## TO DO
Please repeat exactly the lines from the one containing "Legami pravítko 15 cm - Bear Sweet Bear / Macko Legami" through the last line of the records below, both included, and leave out any pictures.

## MATERIAL TO PROCESS
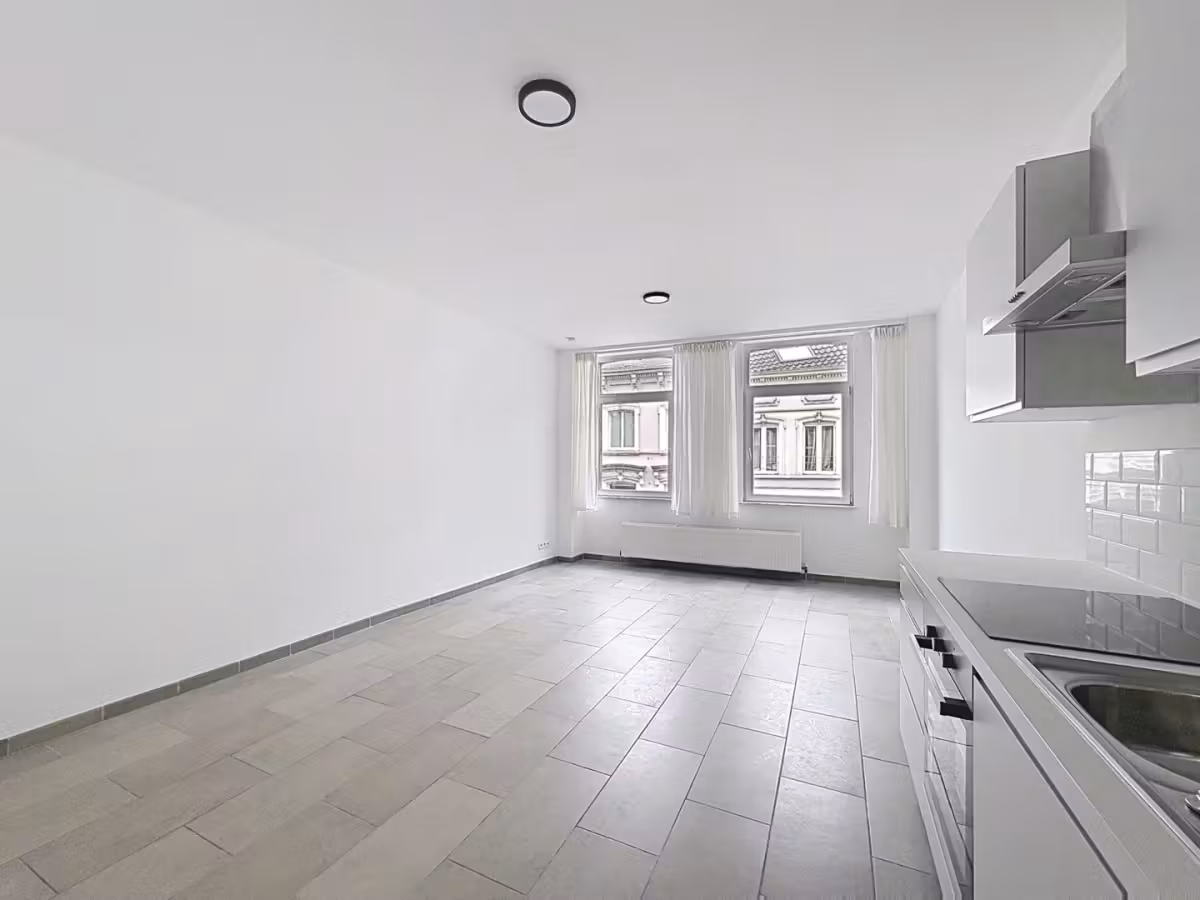 Renovated 1-bedroom apartment in the heart of Ghent - 6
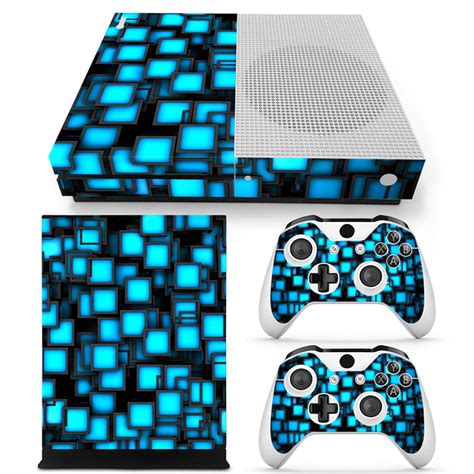 Xbox One S Console Skins Shop Xbox One Slim Skins Online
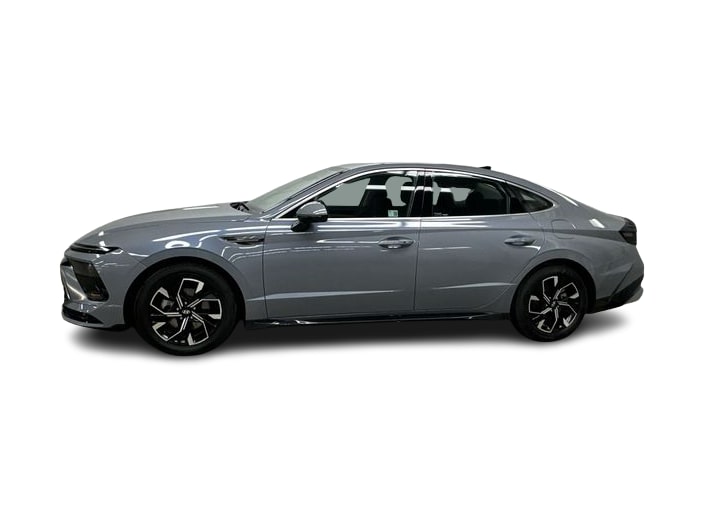 Thumbnail: 2025 Hyundai Sonata - 3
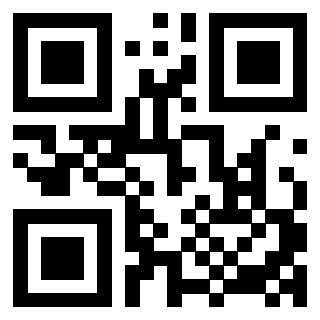 3407579560 - Immagine del QrCode associato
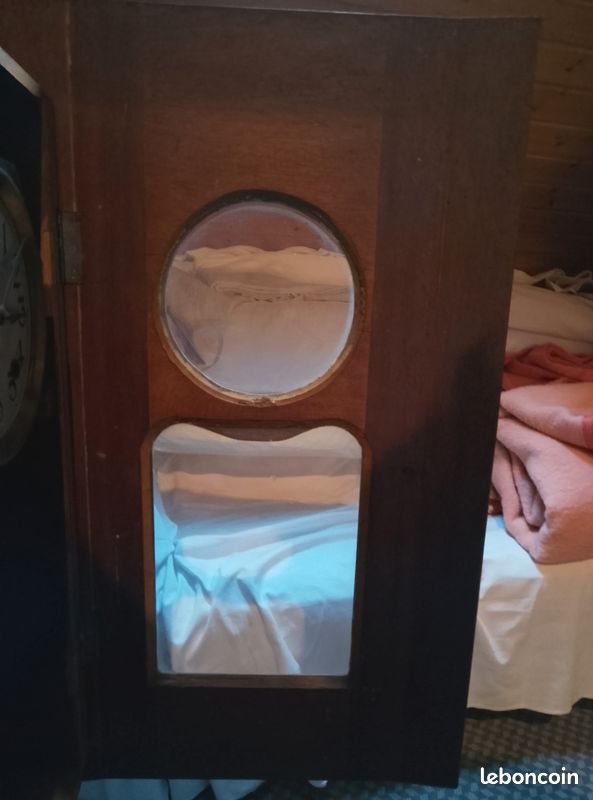 Horloge à carillon (image 2)
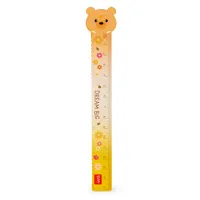 Legami pravítko 15 cm - Bear Sweet Bear / Macko Legami pravítko 15 cm - Bear Sweet Bear / Macko
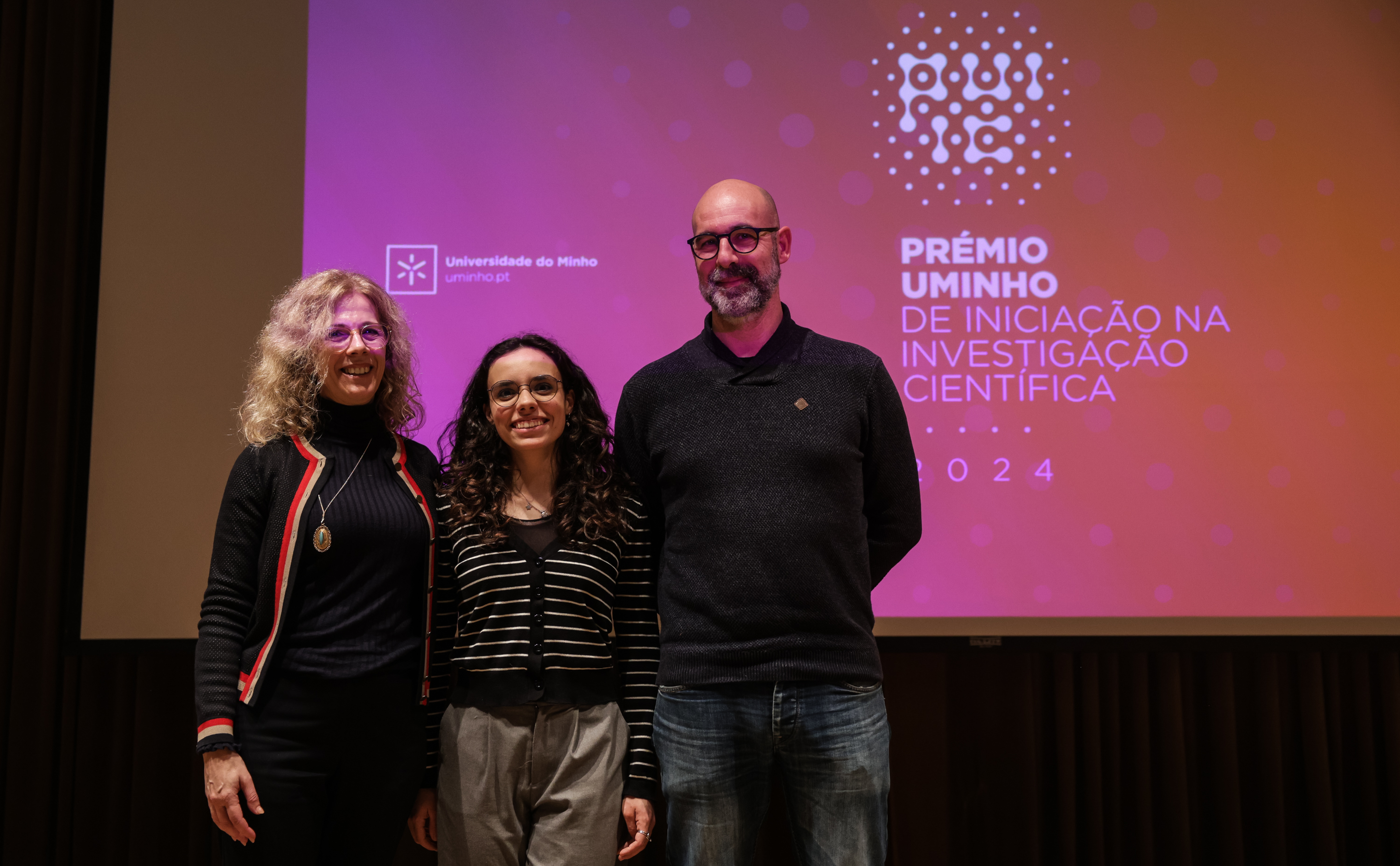 Imagem número 2 da galeria Prémios Investigação Cientifica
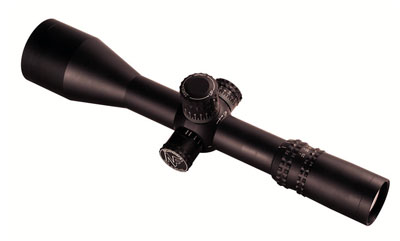 Nightforce ATACR 5-25x56 Mil-R Riflescope C446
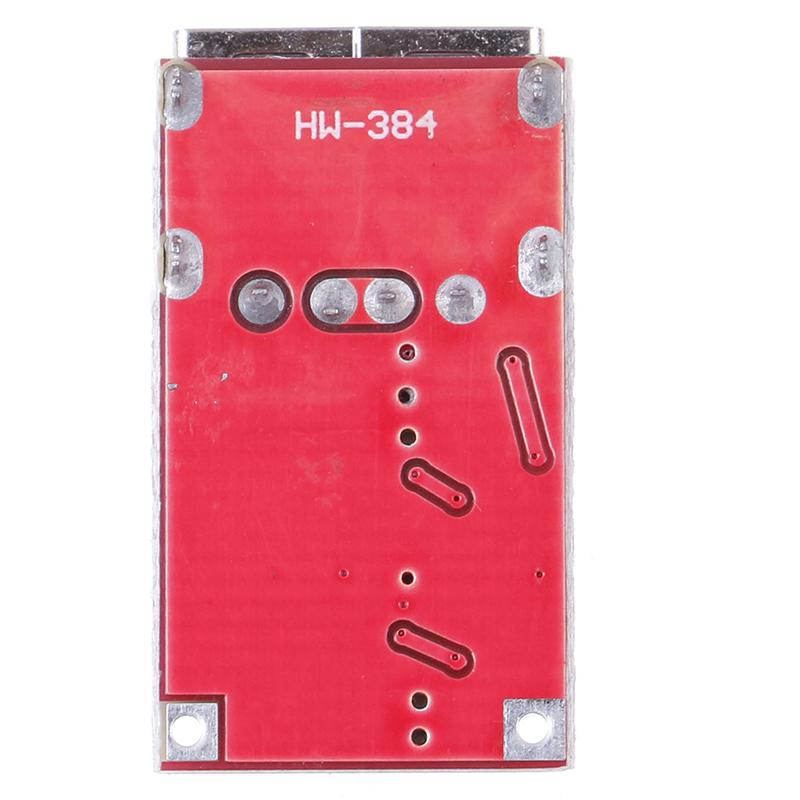 Dc 6-24V 12V/24V To 5V 3A Usb Output Charger Step Down Power Module Mini Module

## RESPONSE FOR THIS EXERCISE
 Legami pravítko 15 cm - Bear Sweet Bear / Macko Legami pravítko 15 cm - Bear Sweet Bear / Macko
 Imagem número 2 da galeria Prémios Investigação Cientifica
 Nightforce ATACR 5-25x56 Mil-R Riflescope C446
 Dc 6-24V 12V/24V To 5V 3A Usb Output Charger Step Down Power Module Mini Module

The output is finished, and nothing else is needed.